"Often these patients think that they lost the genetic lottery; how else could they be so unlucky as to have five or six separate biological brain disorders? To help people understand why I think that they do not have a terrible genetic destiny, I talk about Whac-A-Mole, the arcade game where a player whacks a plastic mole as it pops out of a hole, only to have it disappear and be replaced by another mole somewhere else."
"But the issue with the Whac-A-Mole game isn't the moles; it's the machine in the box under the moles. It turns a crank that pushes the moles out of the holes. You can whack them down as much as you want, but as long as the crank is turning, more moles are going to pop out. In my long experience with hundreds of complex patients, the machine driving the crank is usually trauma."
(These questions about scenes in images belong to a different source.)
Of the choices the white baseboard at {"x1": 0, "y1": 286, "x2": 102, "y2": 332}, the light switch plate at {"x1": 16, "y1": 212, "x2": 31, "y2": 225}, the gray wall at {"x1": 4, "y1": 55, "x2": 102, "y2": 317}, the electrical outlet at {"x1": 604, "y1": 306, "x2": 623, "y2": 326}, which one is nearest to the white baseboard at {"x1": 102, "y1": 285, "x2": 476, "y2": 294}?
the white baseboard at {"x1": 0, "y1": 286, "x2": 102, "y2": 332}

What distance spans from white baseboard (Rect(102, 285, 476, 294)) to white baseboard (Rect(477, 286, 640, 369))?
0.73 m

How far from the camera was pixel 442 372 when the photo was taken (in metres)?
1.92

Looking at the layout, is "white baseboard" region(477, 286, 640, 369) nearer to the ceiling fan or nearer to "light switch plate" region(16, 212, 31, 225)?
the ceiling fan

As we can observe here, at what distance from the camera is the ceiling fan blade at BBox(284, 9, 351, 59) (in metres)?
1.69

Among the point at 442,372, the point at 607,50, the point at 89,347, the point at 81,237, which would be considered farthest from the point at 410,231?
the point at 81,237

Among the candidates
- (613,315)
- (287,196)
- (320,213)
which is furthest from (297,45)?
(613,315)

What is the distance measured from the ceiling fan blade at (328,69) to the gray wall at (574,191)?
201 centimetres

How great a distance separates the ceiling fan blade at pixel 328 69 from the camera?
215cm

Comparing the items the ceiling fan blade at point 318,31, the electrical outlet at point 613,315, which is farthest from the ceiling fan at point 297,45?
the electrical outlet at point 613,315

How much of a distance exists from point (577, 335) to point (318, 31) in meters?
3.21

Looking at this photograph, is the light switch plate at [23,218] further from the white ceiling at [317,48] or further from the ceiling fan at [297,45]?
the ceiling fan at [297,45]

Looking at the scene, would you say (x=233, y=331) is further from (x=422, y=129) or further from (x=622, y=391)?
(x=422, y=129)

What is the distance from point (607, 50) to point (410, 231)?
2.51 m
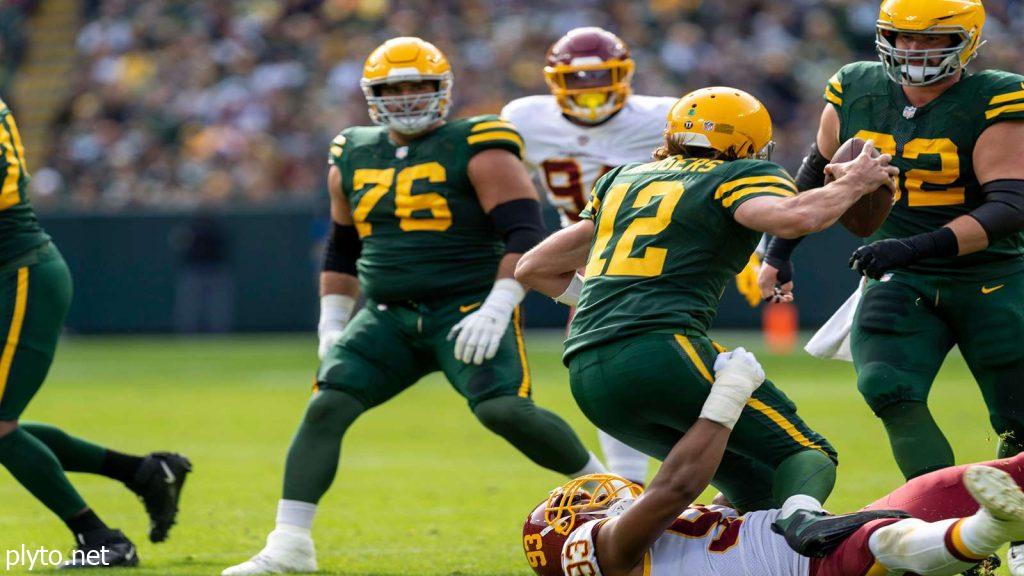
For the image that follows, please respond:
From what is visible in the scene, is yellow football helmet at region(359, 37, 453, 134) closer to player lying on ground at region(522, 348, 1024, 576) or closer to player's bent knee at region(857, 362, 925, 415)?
player lying on ground at region(522, 348, 1024, 576)

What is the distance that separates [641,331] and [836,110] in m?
1.38

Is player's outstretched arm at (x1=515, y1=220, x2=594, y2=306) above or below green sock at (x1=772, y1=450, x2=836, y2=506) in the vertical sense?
above

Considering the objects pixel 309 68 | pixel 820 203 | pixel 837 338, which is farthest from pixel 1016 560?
pixel 309 68

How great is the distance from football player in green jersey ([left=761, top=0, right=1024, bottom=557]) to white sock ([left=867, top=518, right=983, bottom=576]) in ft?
2.55

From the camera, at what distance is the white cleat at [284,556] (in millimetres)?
5199

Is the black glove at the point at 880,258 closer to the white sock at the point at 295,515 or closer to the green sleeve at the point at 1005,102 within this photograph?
the green sleeve at the point at 1005,102

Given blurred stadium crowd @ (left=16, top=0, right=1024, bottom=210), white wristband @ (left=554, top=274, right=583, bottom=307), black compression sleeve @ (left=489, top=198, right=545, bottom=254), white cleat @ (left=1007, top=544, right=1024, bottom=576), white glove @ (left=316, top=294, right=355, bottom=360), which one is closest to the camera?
white cleat @ (left=1007, top=544, right=1024, bottom=576)

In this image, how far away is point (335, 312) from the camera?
609 cm

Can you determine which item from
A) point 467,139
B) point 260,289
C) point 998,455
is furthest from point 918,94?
point 260,289

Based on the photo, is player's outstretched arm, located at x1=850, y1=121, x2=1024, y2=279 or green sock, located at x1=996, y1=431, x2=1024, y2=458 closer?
player's outstretched arm, located at x1=850, y1=121, x2=1024, y2=279

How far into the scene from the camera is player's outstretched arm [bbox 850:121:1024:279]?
4484 millimetres

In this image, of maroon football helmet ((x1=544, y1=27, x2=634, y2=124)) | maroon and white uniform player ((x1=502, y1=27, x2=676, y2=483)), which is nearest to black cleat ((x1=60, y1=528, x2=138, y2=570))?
maroon and white uniform player ((x1=502, y1=27, x2=676, y2=483))

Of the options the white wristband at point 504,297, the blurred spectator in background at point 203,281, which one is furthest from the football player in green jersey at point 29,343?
the blurred spectator in background at point 203,281
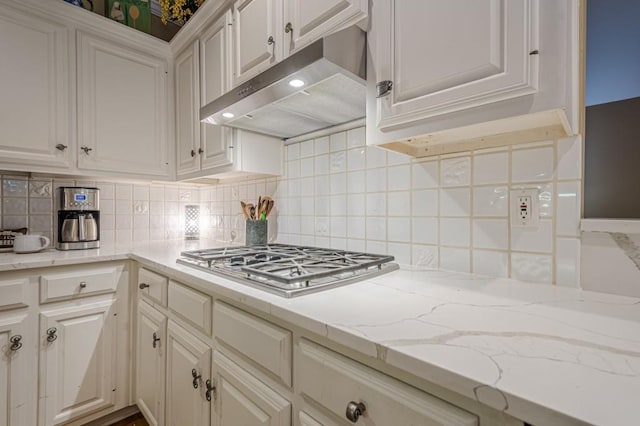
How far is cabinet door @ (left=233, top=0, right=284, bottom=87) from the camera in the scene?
1.13 metres

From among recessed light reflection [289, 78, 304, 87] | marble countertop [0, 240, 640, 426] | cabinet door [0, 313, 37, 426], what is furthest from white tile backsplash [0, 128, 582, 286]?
cabinet door [0, 313, 37, 426]

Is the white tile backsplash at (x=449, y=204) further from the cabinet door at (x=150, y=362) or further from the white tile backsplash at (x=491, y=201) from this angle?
the cabinet door at (x=150, y=362)

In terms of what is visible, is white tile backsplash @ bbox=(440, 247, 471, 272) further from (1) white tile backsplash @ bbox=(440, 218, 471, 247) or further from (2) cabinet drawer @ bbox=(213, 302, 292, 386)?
(2) cabinet drawer @ bbox=(213, 302, 292, 386)

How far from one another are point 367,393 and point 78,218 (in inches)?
73.6

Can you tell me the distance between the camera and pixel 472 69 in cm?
65

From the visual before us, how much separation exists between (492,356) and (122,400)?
73.2 inches

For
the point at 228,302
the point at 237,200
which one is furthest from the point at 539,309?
the point at 237,200

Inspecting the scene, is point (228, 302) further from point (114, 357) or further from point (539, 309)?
point (114, 357)

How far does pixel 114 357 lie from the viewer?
59.1 inches

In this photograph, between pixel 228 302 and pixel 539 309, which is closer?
pixel 539 309

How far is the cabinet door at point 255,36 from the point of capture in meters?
1.13

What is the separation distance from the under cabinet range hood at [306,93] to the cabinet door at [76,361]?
1133 millimetres

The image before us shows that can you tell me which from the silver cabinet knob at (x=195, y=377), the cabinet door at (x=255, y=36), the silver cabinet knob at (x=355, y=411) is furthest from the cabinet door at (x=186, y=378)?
the cabinet door at (x=255, y=36)

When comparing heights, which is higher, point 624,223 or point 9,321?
point 624,223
Patients frequently present with multiple, shifting psychiatric symptoms that can mimic several separate diagnoses. Symptom patterns often substitute for one another: treating suicidality may reveal restrictive eating; addressing eating may reveal obsessive-compulsive behaviors; treating those may uncover mania, self-harm, paranoia, or hallucinations. An underlying, persistent driver commonly found is trauma, particularly early abuse, neglect, or insecure/disorganized attachment occurring before a stable sense of self or language development. Symptoms often serve as communications of unresolved distress and require trauma-informed, integrative assessment and treatment rather than isolated, symptom-only interventions.